PROBLEM SET »
1 - Could you reproduce the portion of the facial expression warping text starting with "The problem with" and going on through "images generated (right)"?
2 - Can you condense the paragraph of the facial expression warping text that begins "I noticed a while ago" into a short bulleted list that keeps its main facts?
3 - Can you write what comes next in the text on warping faces to change their expressions, picking up after its final sentence?

TEXT PASSAGE »

________________

Intro (intentionally less technical)
I noticed a while ago that if you distort a picture of a person's face just the right way it
seems to change his emotional expression.
I saw
this phenomenon when using a distort filter in Photoshop. I started to wonder if
I could automatically change the expression on someone's face. There is lots of work on facial expression generation, though most of
it relies heavily on human-in-the-loop scenarios and complex models such as the 3D
mesh models used in "Expression Cloning" [1].
The problem with the complex models is that they won't run in real-time, and
there are tons of problems with human-in-the-loop. The images generated (right)
using expression cloning are really neat, but they can't be generated
completely automatically. There was one really compelling paper [2] that started with a
human face, and then used geometric image warping to create new facial expressions.
You can see the original image on the left, and the warped image is in the
middle. This is called expression mapping. To generate the image in the middle,
several training images of this girl's face are hand marked with a few dozen
control points. The paper also used expression ratio images (ERI). The ERIs
control for different lighting conditions to add shadows and wrinkles to the
facial expression, like in the right-most of the
three images. I really liked the results in this paper, so I set off to try to
create similar results, but using only a single image that was automatically
marked. I decided to use Ashish's fully automatic upper facial feature
tracking [3] to mark my images. Ashish's setup tracks the eyebrows and eyes of a
person in real-time video, so I thought I'd try to get my face warping to work
in real-time too. The biggest drawback to this system is that the setup
requires an infrared camera, which means that it can't be used on old video
taken with a regular camera. Otherwise, it works really well, and it
tracks the eyes and eyebrows of people who sit in front of the camera most of
the time. I used the tracking
information
to try to warp (like the distorting Photoshop filters) the face into a new
expression. I used a 2-pass mesh warping algorithm developed by Wolberg [4]. You
give it a bunch of input coordinates and corresponding output coordinates, and
it warps an image according to a mesh that it generates with the images. As I
tried to guage which features to warp and how far to warp them, I made
measurements on the Cohn-Kanade
database [5]. I measured how far people raised the corners of their mouths when
smiling, as well as how high people raised their eyebrows when displaying
certain emotions. Then I normalized the distances - I divided through by the
distance between the pupils since that's roughly standard across many different
people. These measurements helped me gauge the warping distances for my project.

________________

[Spatial reasoning records]
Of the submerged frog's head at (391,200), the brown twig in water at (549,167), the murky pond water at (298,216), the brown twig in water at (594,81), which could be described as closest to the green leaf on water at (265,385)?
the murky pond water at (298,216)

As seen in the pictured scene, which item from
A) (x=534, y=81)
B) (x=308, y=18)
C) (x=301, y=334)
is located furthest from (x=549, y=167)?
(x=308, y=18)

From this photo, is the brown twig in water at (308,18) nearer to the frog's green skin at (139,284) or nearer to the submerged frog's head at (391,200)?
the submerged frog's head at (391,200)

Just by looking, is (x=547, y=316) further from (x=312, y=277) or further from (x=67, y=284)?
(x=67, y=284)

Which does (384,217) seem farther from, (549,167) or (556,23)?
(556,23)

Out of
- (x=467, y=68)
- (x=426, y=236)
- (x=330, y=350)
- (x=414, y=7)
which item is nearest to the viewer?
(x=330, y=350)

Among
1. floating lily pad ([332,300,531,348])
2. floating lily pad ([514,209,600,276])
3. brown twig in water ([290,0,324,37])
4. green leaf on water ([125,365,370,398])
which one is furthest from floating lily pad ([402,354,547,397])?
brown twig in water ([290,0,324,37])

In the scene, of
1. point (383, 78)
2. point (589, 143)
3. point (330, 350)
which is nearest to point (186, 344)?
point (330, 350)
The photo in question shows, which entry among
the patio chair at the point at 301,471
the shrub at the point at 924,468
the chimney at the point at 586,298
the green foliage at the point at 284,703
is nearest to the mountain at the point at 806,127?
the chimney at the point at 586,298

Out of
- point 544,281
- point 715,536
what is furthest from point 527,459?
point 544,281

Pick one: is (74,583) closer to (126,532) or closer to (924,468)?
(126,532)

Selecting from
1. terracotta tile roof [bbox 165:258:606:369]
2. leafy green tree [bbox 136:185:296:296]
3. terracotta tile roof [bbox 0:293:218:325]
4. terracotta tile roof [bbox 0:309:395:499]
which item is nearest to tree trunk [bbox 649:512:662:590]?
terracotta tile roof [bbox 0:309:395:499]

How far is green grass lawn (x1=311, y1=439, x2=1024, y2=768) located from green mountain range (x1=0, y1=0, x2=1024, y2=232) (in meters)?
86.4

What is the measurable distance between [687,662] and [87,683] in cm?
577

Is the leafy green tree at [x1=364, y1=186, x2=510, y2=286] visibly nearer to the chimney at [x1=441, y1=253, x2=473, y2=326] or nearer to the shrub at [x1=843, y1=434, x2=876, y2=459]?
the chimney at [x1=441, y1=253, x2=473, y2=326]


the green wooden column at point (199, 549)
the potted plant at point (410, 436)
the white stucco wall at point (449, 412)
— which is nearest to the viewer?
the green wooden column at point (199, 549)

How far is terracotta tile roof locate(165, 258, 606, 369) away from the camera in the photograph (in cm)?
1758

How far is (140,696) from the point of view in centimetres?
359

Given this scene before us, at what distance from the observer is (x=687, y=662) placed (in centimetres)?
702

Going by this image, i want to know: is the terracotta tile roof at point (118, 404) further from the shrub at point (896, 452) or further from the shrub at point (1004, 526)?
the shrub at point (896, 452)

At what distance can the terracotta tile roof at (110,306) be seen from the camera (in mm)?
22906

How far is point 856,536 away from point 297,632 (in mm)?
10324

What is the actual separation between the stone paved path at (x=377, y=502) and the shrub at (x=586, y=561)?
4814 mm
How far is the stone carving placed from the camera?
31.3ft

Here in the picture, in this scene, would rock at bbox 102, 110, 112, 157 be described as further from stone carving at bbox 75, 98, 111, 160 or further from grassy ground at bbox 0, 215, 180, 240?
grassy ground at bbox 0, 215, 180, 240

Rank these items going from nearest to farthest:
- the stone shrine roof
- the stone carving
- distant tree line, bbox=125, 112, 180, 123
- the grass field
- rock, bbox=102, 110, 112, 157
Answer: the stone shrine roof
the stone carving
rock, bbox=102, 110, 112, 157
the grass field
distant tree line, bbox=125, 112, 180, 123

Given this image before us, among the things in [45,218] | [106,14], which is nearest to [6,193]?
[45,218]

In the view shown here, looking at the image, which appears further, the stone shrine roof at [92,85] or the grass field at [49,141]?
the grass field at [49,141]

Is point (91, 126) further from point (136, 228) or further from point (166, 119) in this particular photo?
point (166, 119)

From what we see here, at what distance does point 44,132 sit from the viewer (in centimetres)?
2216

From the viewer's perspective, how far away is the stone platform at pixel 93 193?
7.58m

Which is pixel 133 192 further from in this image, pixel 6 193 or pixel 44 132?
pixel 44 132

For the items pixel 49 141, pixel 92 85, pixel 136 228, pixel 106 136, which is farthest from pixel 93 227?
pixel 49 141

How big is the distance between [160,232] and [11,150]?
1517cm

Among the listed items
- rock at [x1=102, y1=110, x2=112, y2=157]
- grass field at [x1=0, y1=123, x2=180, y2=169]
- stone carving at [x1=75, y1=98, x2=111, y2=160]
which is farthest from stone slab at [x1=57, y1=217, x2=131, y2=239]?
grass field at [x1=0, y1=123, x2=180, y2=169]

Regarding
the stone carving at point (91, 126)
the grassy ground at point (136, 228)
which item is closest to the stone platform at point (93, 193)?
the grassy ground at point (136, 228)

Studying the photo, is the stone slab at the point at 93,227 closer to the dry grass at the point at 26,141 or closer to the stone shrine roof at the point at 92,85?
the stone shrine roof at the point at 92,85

________________

EXPECTED OUTPUTS »
1 -
The problem with the complex models is that they won't run in real-time, and
there are tons of problems with human-in-the-loop. The images generated (right)

2 -
- Distorting a photo of a face, first noticed with a Photoshop distort filter, seems to change its emotional expression. This led to the idea of changing expressions automatically.
- Most existing expression generation work relies on human-in-the-loop setups and complex models, such as the 3D mesh models in "Expression Cloning." These can't run in real time or be generated completely automatically.
- One paper used geometric image warping, called expression mapping, on training images hand-marked with a few dozen control points.
- That paper also used expression ratio images (ERIs) to control for lighting and add shadows and wrinkles.
- The goal was similar results from a single, automatically marked image, using Ashish's fully automatic upper facial feature tracking. That system tracks eyebrows and eyes in real-time video.
- The tracker works well most of the time but requires an infrared camera, so it can't be used on old video taken with a regular camera.
- The warping used Wolberg's 2-pass mesh warping algorithm, which warps an image from input coordinates and corresponding output coordinates.
- Measurements from the Cohn-Kanade database guided the warping distances. These covered mouth-corner raising when smiling and eyebrow raising for certain emotions, and they were normalized by the distance between the pupils.

3 -
I also tried to construct simple wrinkle templates by subtracting the image of a
smiling person
from a neutral image of the same person. I decided to try to warp three action
units: the inner brow raiser, the lip corner puller, and the brow lowerer. From
here on the images I show you are images generated by my E-DJ system.
Results & Analysis
(more technical)
As you can see the brow raises and lowerers work really well. The lip corner
pull tended to look less realistic, but still had a good effect. Remember the
wrinkles/shadows added using the ERIs? I tried seeing what would happen if I
added in a cheek shadow from a different person when someone smiled on my
system, and it didn't look very realistic. It would probably be helpful to
segment lots of shadows from lots of people and use a matching scheme to see
which template fits which person best.
I created a real-time system in C, so that I could control the left and right
inner eyebrow, as well as the corners of the mouth using the keyboard. To warp,
I used C code based on Wolberg's original 2 pass mesh-warping algorithm. The
code is distributed with xmorph which uses it as the major substep to image
morphing. The warping code is open source. I used Ashish Kapoor's face tracking
code [3] to find facial features. The main challenges in getting the system to where
it is were the learning curves related to true C programming in Linux. I had
used C a long time ago under windows, but the environment was visual. One of my
biggest hang ups, for example, was a linking error in a MakeFile.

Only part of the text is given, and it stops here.